| Material provided |
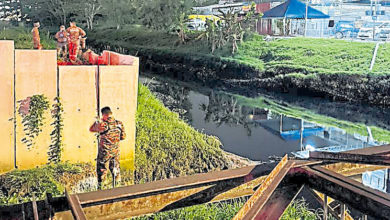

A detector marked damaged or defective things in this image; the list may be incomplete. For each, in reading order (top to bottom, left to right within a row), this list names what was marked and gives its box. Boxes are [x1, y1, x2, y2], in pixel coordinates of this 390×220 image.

rusty steel beam [65, 190, 87, 219]
rusty steel beam [232, 156, 296, 219]
rusty steel beam [294, 166, 390, 219]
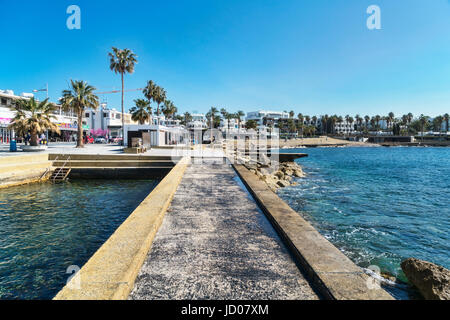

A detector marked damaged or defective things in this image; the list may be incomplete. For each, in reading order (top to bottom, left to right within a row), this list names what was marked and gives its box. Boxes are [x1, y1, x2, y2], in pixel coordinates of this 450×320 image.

cracked concrete [129, 159, 320, 302]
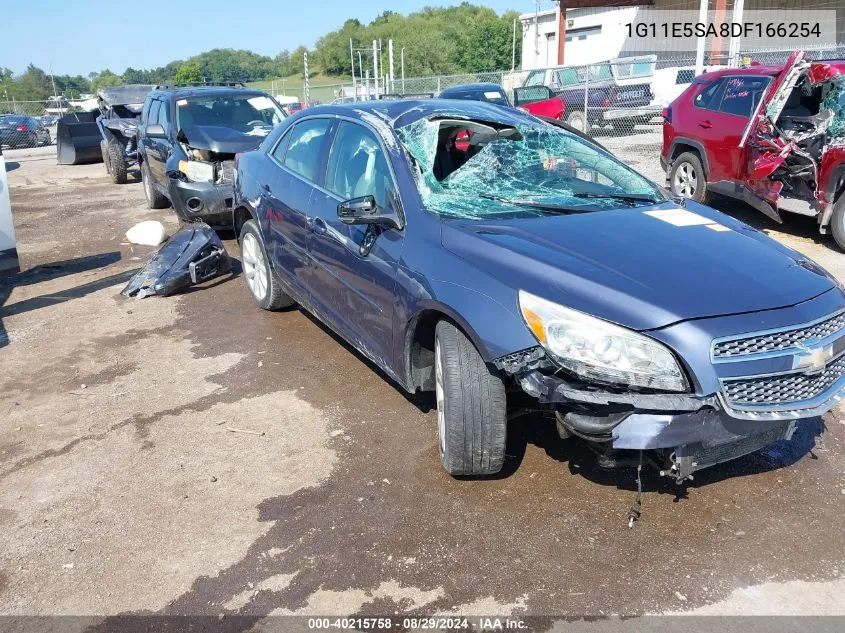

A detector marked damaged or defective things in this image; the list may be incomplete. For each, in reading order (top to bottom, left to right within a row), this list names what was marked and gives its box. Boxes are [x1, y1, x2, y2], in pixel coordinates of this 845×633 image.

| Task statement |
Without including any pictures, return every line of the records exactly.

| Answer space |
A detector marked damaged or defective things in this image; the list may be incomplete. For each, in reading order (top to bottom, left to right within a row), this list names what was marked and gives its box. Boxes are [x1, y1, x2, y2], in pixel coordinates of this 390×220 image.

rusty steel beam [65, 190, 87, 219]
rusty steel beam [232, 156, 296, 219]
rusty steel beam [294, 166, 390, 219]

A detector marked damaged or defective things in this image; the list may be incomplete. For each, in reading order (top to bottom, left to right within a row), this list names what was marked and gives its box. Boxes are [x1, y1, x2, y2], in pixel coordinates of this 450×320 image.

cracked concrete [129, 159, 320, 302]

A detector marked damaged or defective things in this image; the list may be incomplete. For each, in reading order (top to bottom, left to right within a row), this list names what was marked and gives its box. Boxes are [x1, y1, x2, y2], in pixel coordinates of this 845×633 image.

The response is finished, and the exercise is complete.